On “Sex (Panoramic Sex Heal),” we get what sounds like a sampled Hawaiian melody stretched uncomfortably over moody reversed horns rippling incessantly. “7 Oaks” interrupts with the album’s equivalent of an interlude that could be a television drama theme song looping from a hotel room next door. It’s interrupted abruptly with a rhythm and very dated horns which seem completely unrelated.

The press material boasts strongly that the gentlemen were creatively unbridled for this work, and it shows. Ask any writer who’s ever written a self-indulgent work if they were “successful” in the traditional sense. If your measurement is on reliability and communicating an idea or an emotion, perhaps self-indulgence is not the ideal approach. It’s unclear what the motivation is here, but it’s hard to imagine anyone who enjoyed the more beat-oriented, groove-heavy atmospheres The Orb have created in the past getting anything out of this album.

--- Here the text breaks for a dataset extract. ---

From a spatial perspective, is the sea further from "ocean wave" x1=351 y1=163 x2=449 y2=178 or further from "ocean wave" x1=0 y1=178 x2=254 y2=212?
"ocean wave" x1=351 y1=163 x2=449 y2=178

There may be a new audience for this. The Orb may finally pop up in the record collections of those who fancy just enjoying ambient sounds, a tour without a guide. It is indeed their most ambient album to date, and so it must be considered outside the context of their usual work. Considered that way, it fails to bring anything new to the table. The appearance of a strong breakbeat on “9 Elms over River Eno (Channel 9)” belies a lack of confidence and suggests that maybe The Orb got a little bored themselves.